22 March 2012

Bin Packing Problems: The SQL

The 'bin packing' problem isn't just a fascination for computer scientists, but comes up in a whole range of real-world applications. It isn't that easy to come up with a practical, set oriented solution in SQL that gives a near-optimal result.

The bin packing problem is an NP-complete problem. It is a great way to make computer science students do some work and it is also useful in the real world. The basic problem statement is that you are given a set of (n) items. The items all have different volumes. We then have a supply of bins or boxes of the same size. The goal is to put the items into the bins and to minimizes the number of bins used.
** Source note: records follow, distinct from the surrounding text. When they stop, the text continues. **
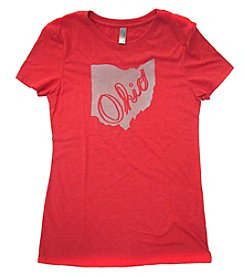 Megan Lee Designs Script Ohio Tee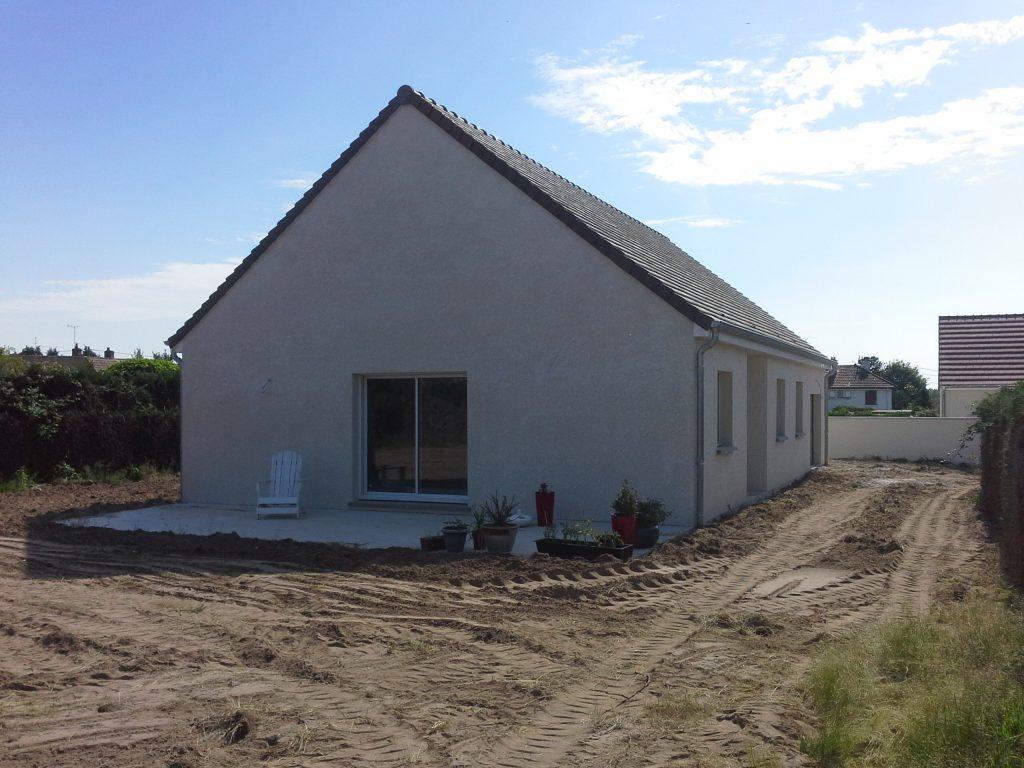 Réception d'une nouvelle construction à Epervans par Bourgogne bâtir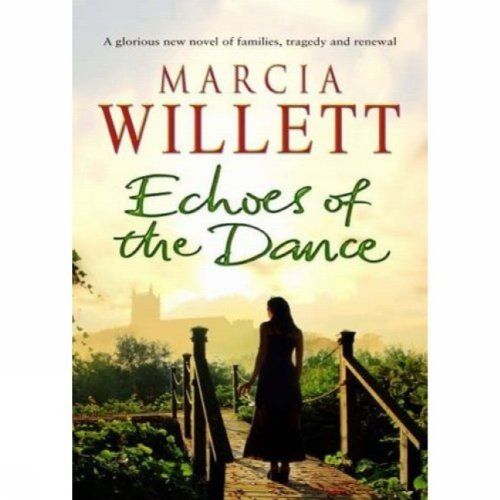 9781552786512: Echoes of the Dance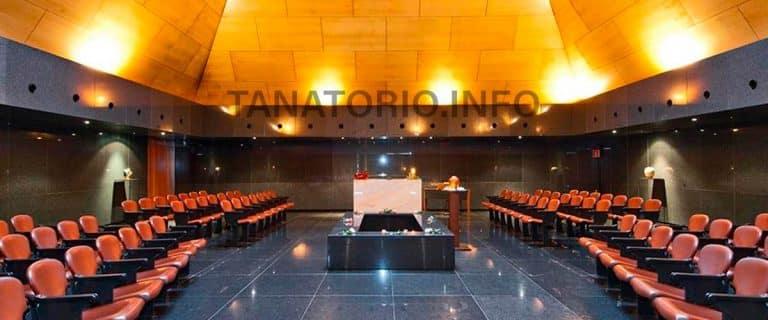 crematorio de montjuic en barcelona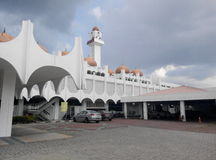 Mosquée d'état de Perak dans Ipoh, Perak, Malaisie images libres de droits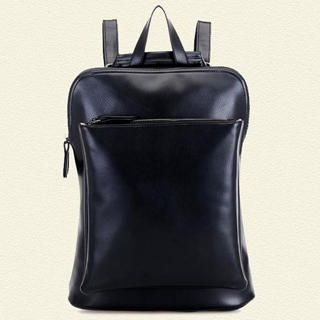 BeiBaoBao - Faux-Leather Zip Backpack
As a real world application for this algorithm, look at television advertisements of arbitrary durations. Given time slots of, say, five minutes how do we pack the the most commercials into each time slot and maximize our daily profits. Think of free public service announcements or promo spots as unfilled bins.

Another example is scheduling tasks with known execution times on a set of identical machines. Minimize the number of machines needed for the whole project. This is actually the simplest form of a more complex problem. The task usually have an order of execution. The wire has to be on the wheel before the lug nuts, etc. But is another article for later.

To make the math easier, we assume that the items are sized in integer values from 1 to (k) where (k <= bin size). And to keep thing simple, the bins are size (v). I happen to like (v =12) because 12 has a lot of divisors and because I can use egg cartons and colored plastic eggs when I teach this problem.

It is obvious that we can not have an item of size zero. In spite of what people believe about suitcases, you cannot cram an oversized load into a bin. It is also obvious that if an item is the size of the bin then you have filled that bin and need to get to the next one. We know that the number of bins is between ceiling(sum(item_size)/ bin size) and (k), the number of items.

If the items are all of size one, then we can simply fill bins and use that lower limit of ceiling(sum(item_size) / bin_size). There are sophisticated algorithms for particular item sets, too.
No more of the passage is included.